> [TASK A]:
Do these statements agree with the article about Romania's small towns? For each, answer yes or no and quote the deciding words. (i) The SAR report gives small towns a 50 pc possibility of facing a survival crisis in the next 30 years. (ii) In March, the number of Romanians receiving a social benefit was one million lower than in December 2010. (iii) Heating aid tops the list of social expenses.
> [TASK B]:
According to the article about Romania's small towns, what sum did the state budget allot as welfare benefits in March?
> [TASK C]:
Reproduce the passage of the article about Romania's small towns that opens with "An aspect that" and closes with "Dolj and Constanta.", swapping "heating aid" for "heating allowance".

Start of EXCERPTED TEXT

Small communities struggle to cope with precarious economic conditions, low birth rate and pollution.

A report released yesterday by the Romanian Academic Society (SAR) warns that there is a 50 pc possibility for small towns to face a survival crisis during the next 30 years. “Our forecast goes beyond official estimations, which exclusively refer to underprivileged areas and zones under restructuring that were formally declared as such after 1989. The sad reality is that many Romanian towns are in this situation and, additionally, we are witnessing the exaggerate development of new communities, which – in a longer run – will have various problems pertaining to environment, and economic and social perspectives. Today, one in 10 Romanians lives in such problem-ridden areas,” said Sorin Ionita, the SAR expert that coordinated the report.

According to the paper, various categories of urban communities are under high threat: most of them are single-industry towns built around mining operations, which were stimulated to artificially grow during the era of forced industrialisation (such as Moldova Noua and Balan), but there also are communities depending on energy-intensive industries subsidised by the state, like Victoria, in Brasov County, or Zimnicea in Teleorman County. The SAR paper shows that, in the present economic context, many of these communities are confronted by a decline of birth rate and living standards, which form a vicious circle. They also must deal with serious environmental problems resulting from obsolete industrial technologies, which make them unfit for tourism and significantly increases the cost of cleaning operations. “Some towns perhaps have the chance to survive if we enforce intelligent policies that will make them self-sustainable; others will disappear. Anyway, with few available resources, the state must find a solution to bring at a self-sustainable level these people that earn 20-30 pc less than the average income at country level,” Sorin Ionita believes.

Number of socially assisted, on the rise

An aspect that boosts the effects of poverty in Romania is the high number of people who receive social benefits. Although the government promised to curb the effects of crisis by lowering the number of social benefits recipients, official figures show the contrary. According to the National Agency for Social Benefits, quoted by Reali­tatea.net, over 7,300,000 Romanians received a form of social benefit in March this year – one million more than in December 2010. In its turn, the sum allotted from the state budget as welfare benefits has increased to RON 785 M in March, from RON 671 M last December. Statistics also show that child benefits top the list of social expenses, followed by the benefits paid to disabled people, the minimum guaranteed income and the heating aid. Most beneficiaries are in Bucharest and the counties of Iasi, Prahova, Suceava, Bacau, Arges, Dolj and Constanta.

End of EXCERPTED TEXT
Start of SOURCE INFORMATION

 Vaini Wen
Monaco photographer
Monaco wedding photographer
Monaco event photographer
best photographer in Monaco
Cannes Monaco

End of SOURCE INFORMATION
Start of SOURCE INFORMATION

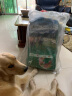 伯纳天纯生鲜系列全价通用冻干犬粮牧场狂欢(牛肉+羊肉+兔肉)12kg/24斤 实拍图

End of SOURCE INFORMATION

> [YOUR SOLUTION A]:
(i) Yes: "there is a 50 pc possibility for small towns to face a survival crisis during the next 30 years"
(ii) No: "one million more than in December 2010"
(iii) No: "child benefits top the list of social expenses"

> [YOUR SOLUTION B]:
RON 785 M.

> [YOUR SOLUTION C]:
An aspect that boosts the effects of poverty in Romania is the high number of people who receive social benefits. Although the government promised to curb the effects of crisis by lowering the number of social benefits recipients, official figures show the contrary. According to the National Agency for Social Benefits, quoted by Reali­tatea.net, over 7,300,000 Romanians received a form of social benefit in March this year – one million more than in December 2010. In its turn, the sum allotted from the state budget as welfare benefits has increased to RON 785 M in March, from RON 671 M last December. Statistics also show that child benefits top the list of social expenses, followed by the benefits paid to disabled people, the minimum guaranteed income and the heating allowance. Most beneficiaries are in Bucharest and the counties of Iasi, Prahova, Suceava, Bacau, Arges, Dolj and Constanta.